The scientists tested the compound, called DDD107498, against parasites taken from blood samples of Indonesian patients living in an area with some of the most resilient strains of malaria in circulation.
The results, published in the journal Nature, found the compound was not toxic to human cells, even at high concentrations, and that it has a long wash-out period from the blood, meaning that the treatment could potentially be given as a single dose.
The compound was identified by Dundee’s Drug Discovery Unit, in a project that screened a total of 4,700 drug candidates before pinpointing this one.
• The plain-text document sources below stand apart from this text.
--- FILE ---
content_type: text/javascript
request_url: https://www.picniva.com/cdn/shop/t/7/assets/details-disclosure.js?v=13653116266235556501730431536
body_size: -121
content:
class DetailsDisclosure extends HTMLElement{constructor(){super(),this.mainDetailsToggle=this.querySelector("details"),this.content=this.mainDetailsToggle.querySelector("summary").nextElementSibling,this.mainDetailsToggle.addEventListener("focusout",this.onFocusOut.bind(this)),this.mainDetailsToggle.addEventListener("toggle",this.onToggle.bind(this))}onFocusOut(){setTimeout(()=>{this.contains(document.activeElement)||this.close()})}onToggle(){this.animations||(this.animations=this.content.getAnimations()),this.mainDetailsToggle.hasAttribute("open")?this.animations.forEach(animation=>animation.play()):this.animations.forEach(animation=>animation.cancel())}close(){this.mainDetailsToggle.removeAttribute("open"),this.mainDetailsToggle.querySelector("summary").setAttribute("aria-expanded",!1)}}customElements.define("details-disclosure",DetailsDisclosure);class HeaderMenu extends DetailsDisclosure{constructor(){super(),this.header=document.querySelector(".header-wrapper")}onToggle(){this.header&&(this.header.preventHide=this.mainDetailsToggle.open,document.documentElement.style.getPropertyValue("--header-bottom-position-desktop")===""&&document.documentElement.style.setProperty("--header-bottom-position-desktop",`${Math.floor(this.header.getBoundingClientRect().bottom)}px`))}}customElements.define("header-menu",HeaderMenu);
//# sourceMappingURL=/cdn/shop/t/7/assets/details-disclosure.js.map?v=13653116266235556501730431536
“This is a particularly exciting prospect as it kills multiple life cycle stages, is long lasting and has a new mode of action,” said Chew.
The scientists estimate that the drug would cost around $1 per treatment, meaning it could be made available to patients living in poverty.
The crucial test will be whether the impressive results are repeated in human trials. The prospects of results being replicated are better for malaria, which depends mostly on destroying the parasite, than for many complex human diseases, the authors said.
“There’s good evidence to suggest that what happens in mice would translate to patients,” said Gilbert. “There’s no guarantee, but it’s quite rare to get to this stage and then fail.”
“One of the major challenges for the field is to have an active pipeline of potential new treatments,” said Kwiatkowski. “This discovery is therefore welcome news.”